Вики сложила руки на обширных коленях. На ее лице появилось странное выражение — как у заключенного, которому только что прочитали приговор.
— У меня много работы, — пыталась объяснить она. — Мне еще нужно сменить простыни, проверить, чтобы в диетическом отделе столовой повара получили правильный заказ на обед.
— Насчет той сестры из Нью-Джерси, — начал я. — Почему вы заговорили о ней?
— Вы все не можете забыть об этом?
Я молча ждал.
— Ничего особенного в этом нет, — оправдывалась она. — Я уже сказала вам, что есть такая книга и я ее прочла. Вот и все. Я не люблю читать о подобных вещах, но кто-то дал мне эту книгу, и я ее прочла. Понятно?
Вики улыбнулась, но внезапно ее глаза наполнились слезами.
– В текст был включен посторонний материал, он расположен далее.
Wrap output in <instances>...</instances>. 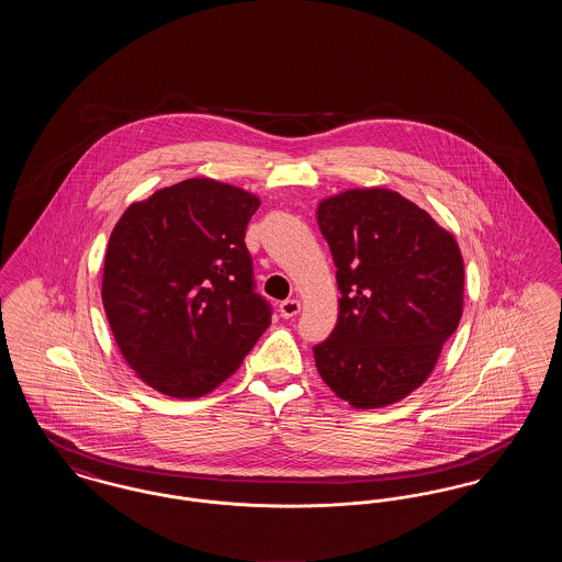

Она вскинула руки, пытаясь вытереть слезы пальцами. Я оглядел комнату. Бумажных салфеток нигде не видно. Мой носовой платок был чистым, и я предложил его женщине.
Она взглянула на него и не взяла. Ее лицо все еще оставалось мокрым, в густом слое наложенной на лицо косметики тушь пролагала борозды, похожие на следы от кошачьих когтей.
— Кто вам дал эту книгу?
Лицо медсестры будто отяжелело от боли. Я чувствовал себя так, будто пырнул ее ножом.
— Это не имело никакого отношения к Кэсси. Поверьте.
— Хорошо. А что именно делала эта медсестра?
— Она травила младенцев — при помощи лидокаина. Но она не была настоящей медсестрой. Сестры любят детей. Настоящие медсестры. — Ее взгляд упал на плакат, и она вновь зарыдала.
Когда женщина немного пришла в себя, я вновь предложил ей носовой платок. Она притворилась, что не заметила его.
— Что вы от меня хотите?
— Немного честности…
— По поводу чего?
— По поводу вашего враждебного отношения ко мне…
— Я уже попросила извинения.
— Мне не нужны извинения, Вики. Дело не в моих амбициях, и нам необязательно быть приятелями и болтать о всякой ерунде. Но мы обязательно должны понимать друг друга, чтобы заботиться о выздоровлении Кэсси. А ваше поведение мешает мне.
— Я не согла…
— Это так, Вики. И я знаю, что причина не может заключаться в том, что я сказал или сделал что-то не так, как нужно, потому что вы были настроены враждебно еще до того, как я успел открыть рот. Поэтому очевидно, что вы настроены вообще против психологов, и я подозреваю, что они не смогли в чем-то помочь вам или плохо обошлись с вами.
— Чем вы сейчас занимаетесь? Пытаетесь проанализировать меня?
— Если мне это понадобится, да.
— Это нечестно.
— Если вы желаете продолжать работать с этим пациентом, давайте поговорим начистоту. И без того случай слишком сложен. С каждым разом, когда Кэсси поступает в больницу, здоровье ее все ухудшается и ухудшается, и никто не знает, что за чертовщина с ней творится. Еще несколько припадков, подобных тому, что вы видели, и может возникнуть угроза серьезного повреждения мозга. Мы не можем позволить себе отвлекаться на всякое междоусобное дерьмо.